Così se, rivolgendosi ad un
disgraziato immerso nella pece in laconici (e urlati) versi
[…] “Qui non ha
luogo il Santo Volto:
qui si nuota altrimenti
che nel Serchio!”
si cicatrizza nel lettore una lucida
condanna che dispiega la rovina eterna, subito dopo il tono degenera:
li si vede esprimersi in insulti, invettive e subdole ironie, con
buona pace dell'epica teatralità dell'attimo prima. Ma come?, c'è
da chiedersi; e il buffonesco si fa via via più degradante e infimo,
tanto che Malacoda si congeda dalla truppa (che si rivela
disordinata, chiassosa, indisciplinata: salta fuori una gran cagnara
molesta e triviale) con una sonora scorreggia. Cristo! È Rabelais
che entra nell'Inferno dantesco, o, per esigenze cronologiche, Dante
che siede ospite della corte di Gargantua.
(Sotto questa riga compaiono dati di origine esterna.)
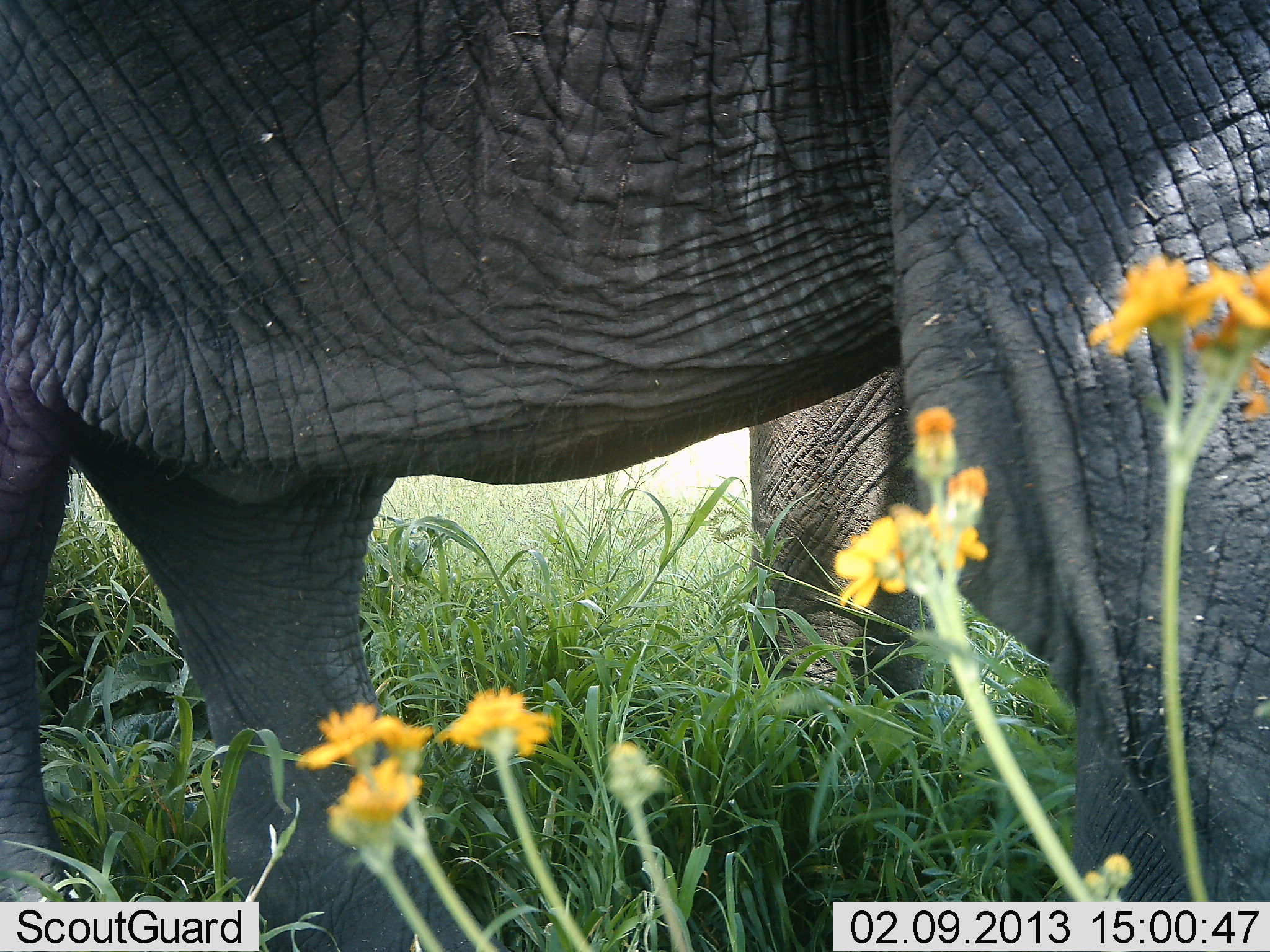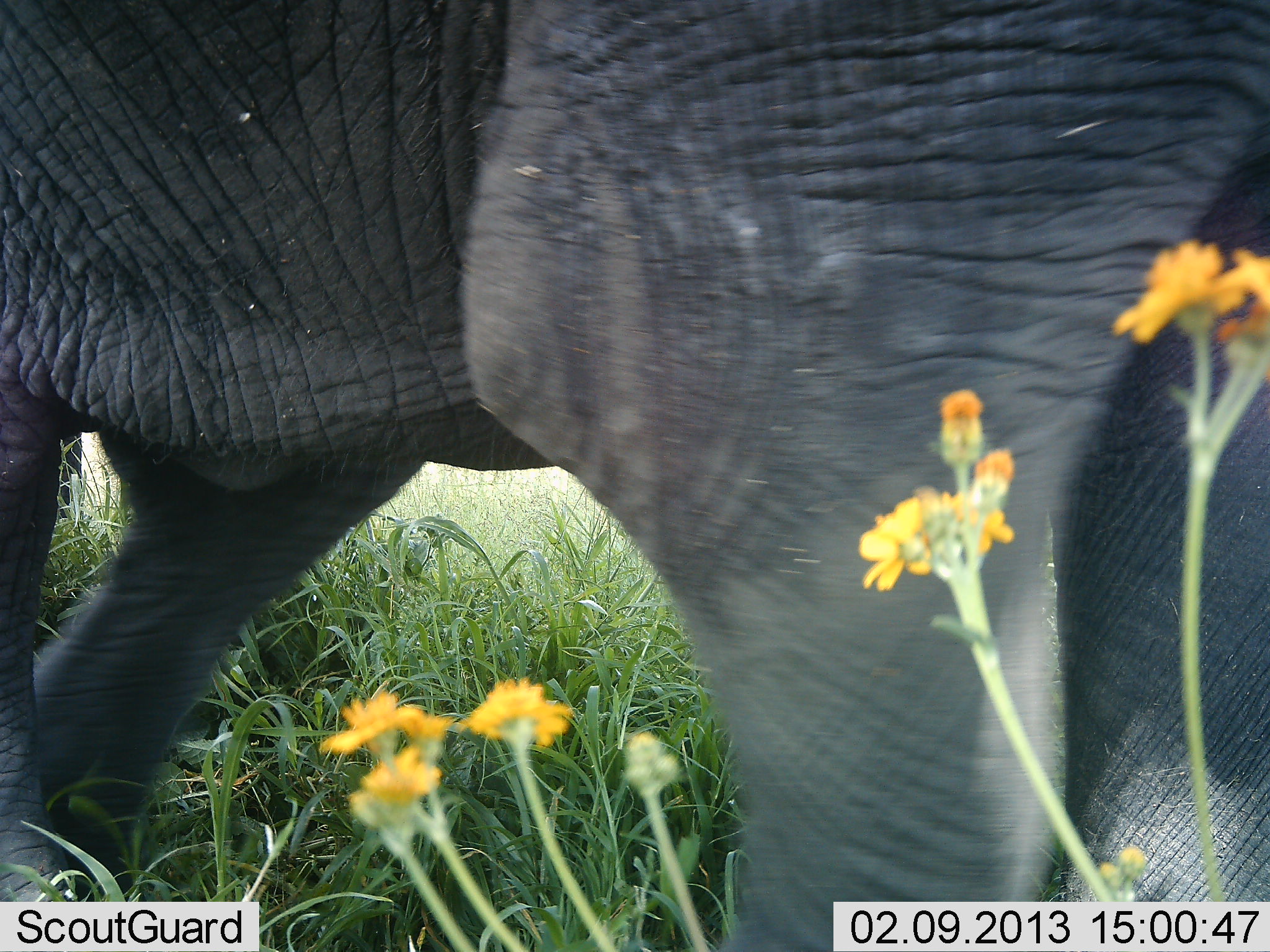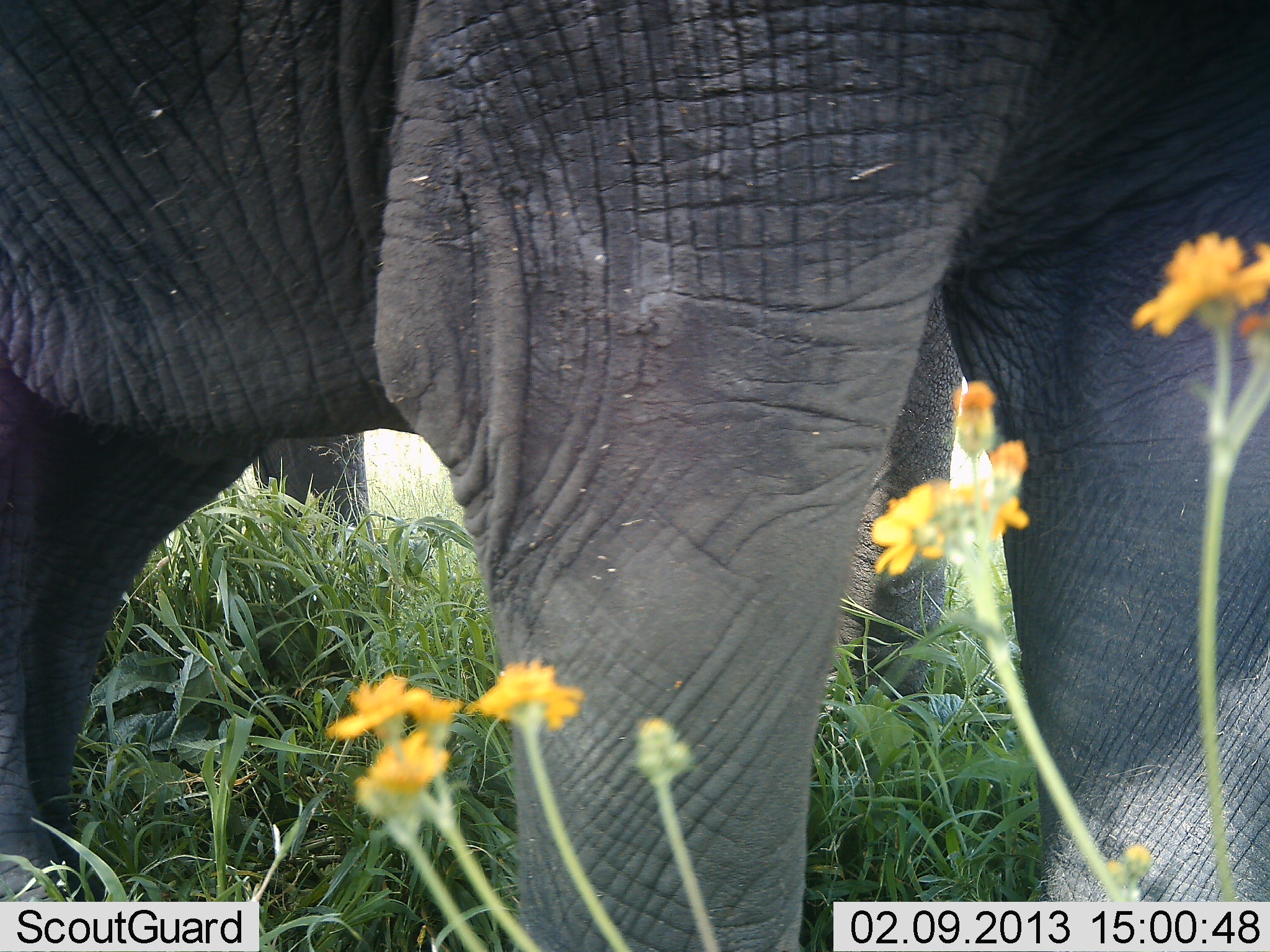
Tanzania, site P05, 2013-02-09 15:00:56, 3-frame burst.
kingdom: Animalia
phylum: Chordata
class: Mammalia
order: Proboscidea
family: Elephantidae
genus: Loxodonta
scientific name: Loxodonta africana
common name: african bush elephant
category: elephant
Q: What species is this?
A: Elephant (african bush elephant) (Loxodonta africana).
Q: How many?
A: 1.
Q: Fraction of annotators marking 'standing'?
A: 35%.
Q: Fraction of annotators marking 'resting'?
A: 0%.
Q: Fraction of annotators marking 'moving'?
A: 74%.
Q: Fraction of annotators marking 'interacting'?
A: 0%.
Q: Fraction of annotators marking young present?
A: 0%.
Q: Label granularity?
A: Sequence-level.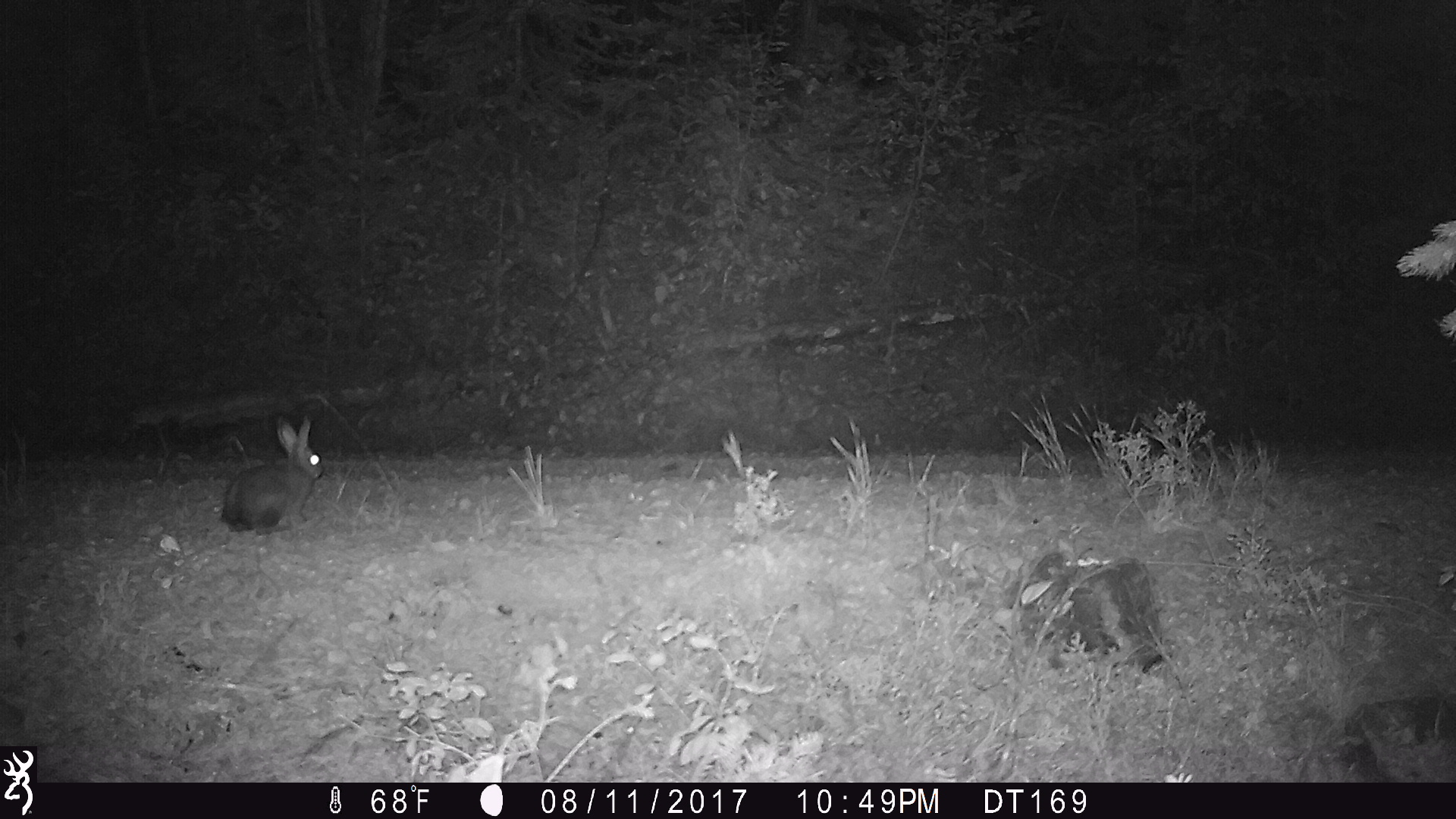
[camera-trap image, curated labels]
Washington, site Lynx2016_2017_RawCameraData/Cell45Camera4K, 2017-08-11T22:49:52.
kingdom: Animalia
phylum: Chordata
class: Mammalia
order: Lagomorpha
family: Leporidae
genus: Lepus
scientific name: Lepus americanus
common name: snowshoe hare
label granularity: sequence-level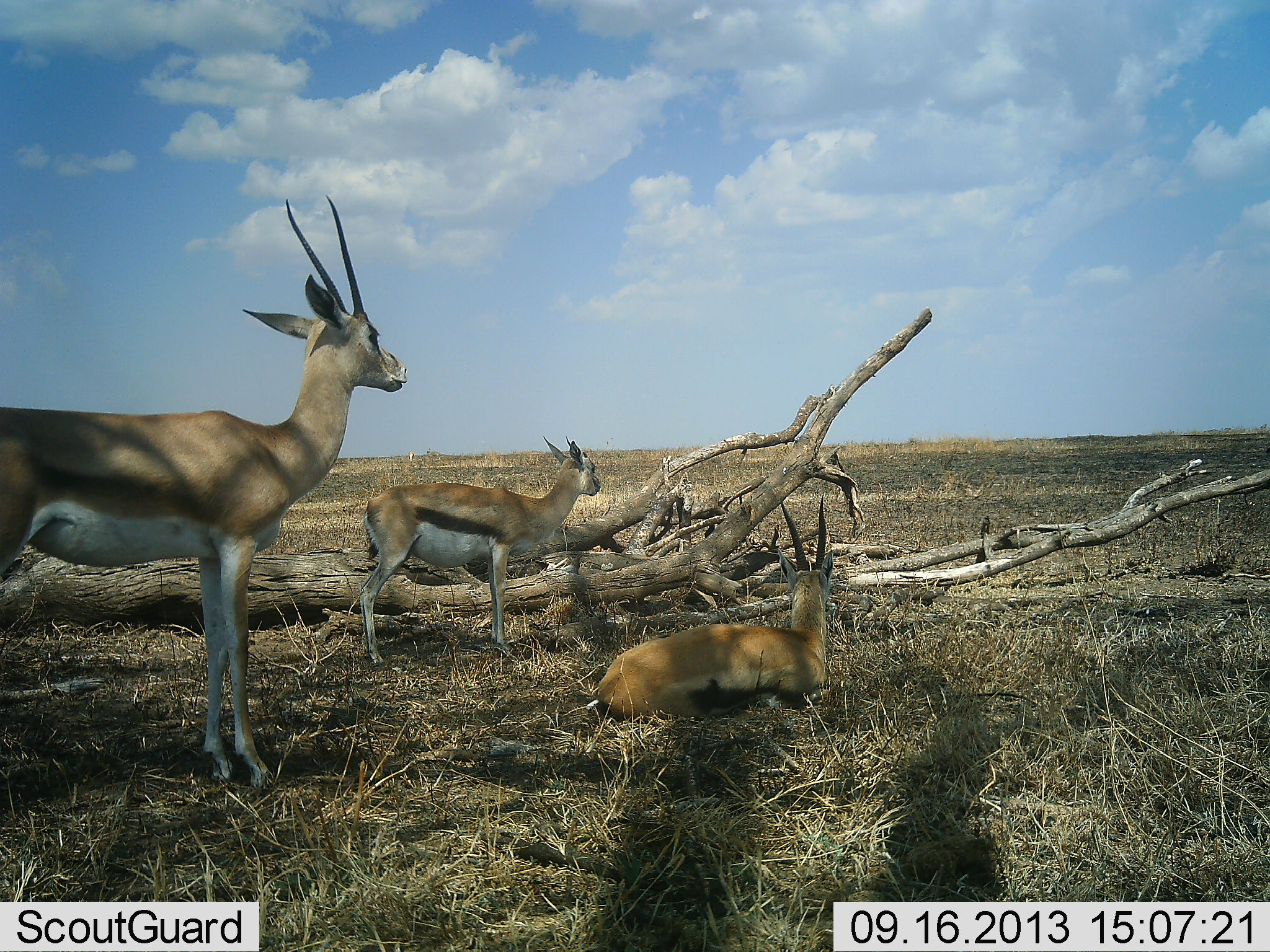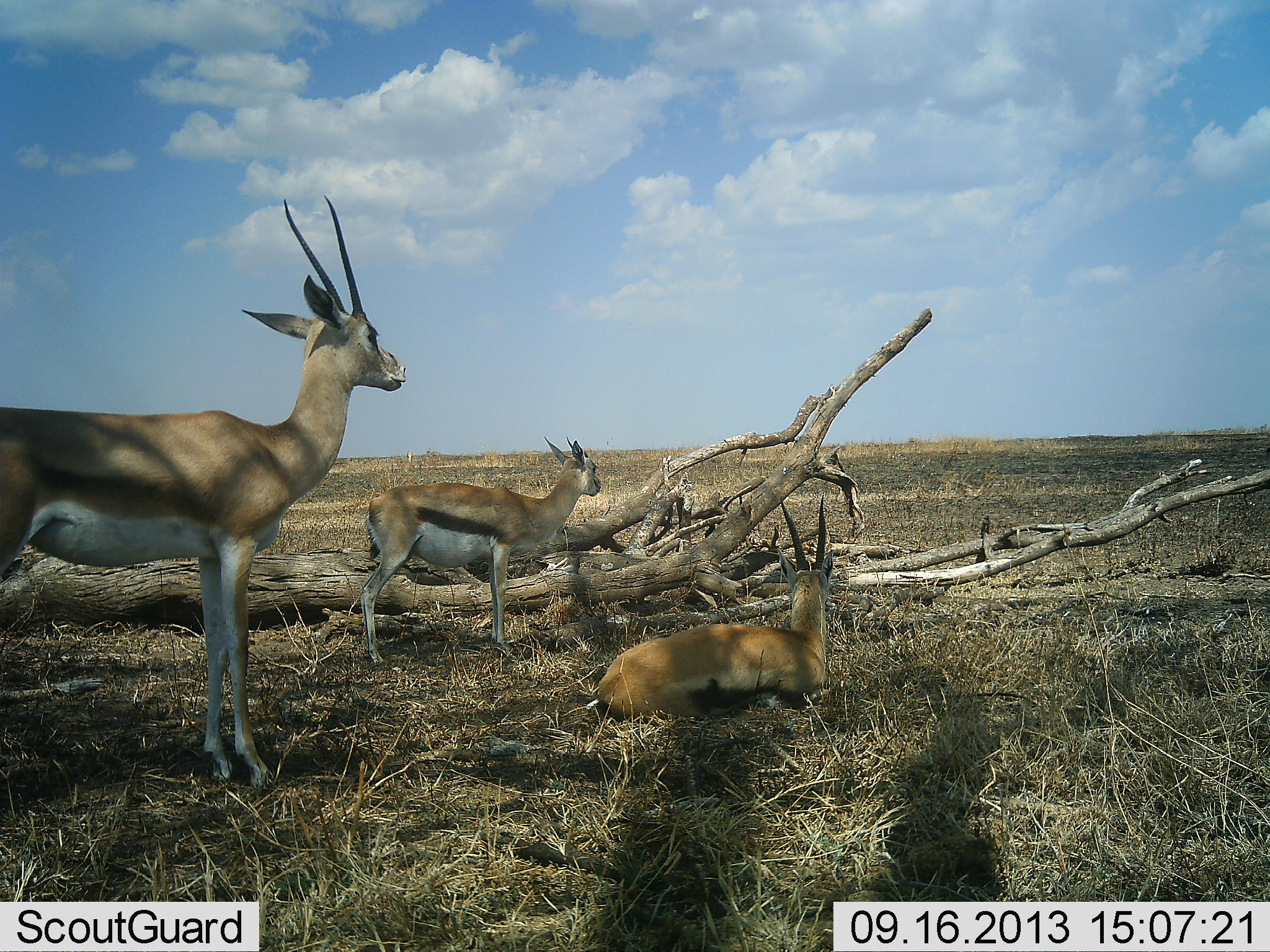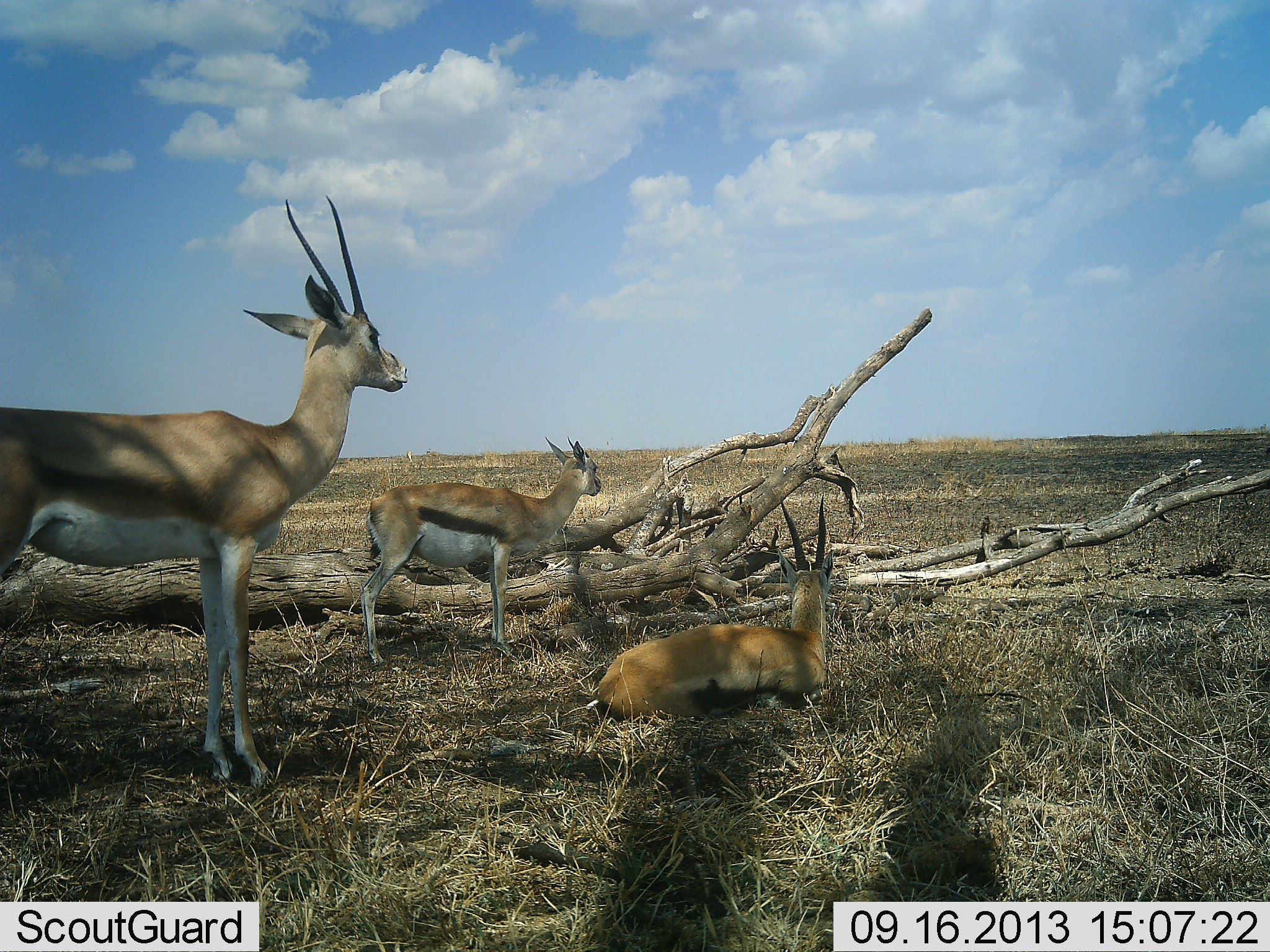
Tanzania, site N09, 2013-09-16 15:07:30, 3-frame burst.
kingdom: Animalia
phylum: Chordata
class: Mammalia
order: Artiodactyla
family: Bovidae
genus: Eudorcas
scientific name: Eudorcas thomsonii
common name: thomson's gazelle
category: gazellethomsons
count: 3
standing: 89%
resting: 89%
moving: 0%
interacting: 0%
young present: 0%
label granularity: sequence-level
E tutto il seguente avvicendarsi della
brigata demoniaca è un susseguirsi di sproloqui grossolani e
avventatezze da scemi, addirittura fino alla zuffa, che si conclude
con due diavoli che finiscono a mollo nella pece bollente rivelando
(è il culmine di questo parossismo) una pelle assai sensibile alle
ustioni! Tanta è l'ira da cui sono dominati e trascinati in
ridicolo, che quasi suscitano compassione per la loro goffa
grettezza. Si mantengono maestosi, esemplari di una fisicità
atletica e di una volontà ineludibile verso la depravazione – vere
macchine di crudeltà – ma pure non sono in grado di esimersi dal
cadere così prosaicamente nel grossolano.
E non potrebbe essere altrimenti: il
male si esplica qui nelle forme del comico come se non avesse altre
vie di sfogo, come necessario prezzo da pagare per coniugare insieme
la discendenza angelica e la tensione al male in un'unica figura.
L'umanizzazione e la degradazione a cose terrene: questi gli effetti
della contraddizione (forse non rigorosamente logica, ma
efficacissima senza dubbio a livello narrativo), questa la forza
d'espressione micidiale. Il fenomeno si può parimenti notare in ogni
forma del diabolico, come passaggio obbligato verso elementi più
umani che eterei, più triviali e multiformi che angelici e assoluti.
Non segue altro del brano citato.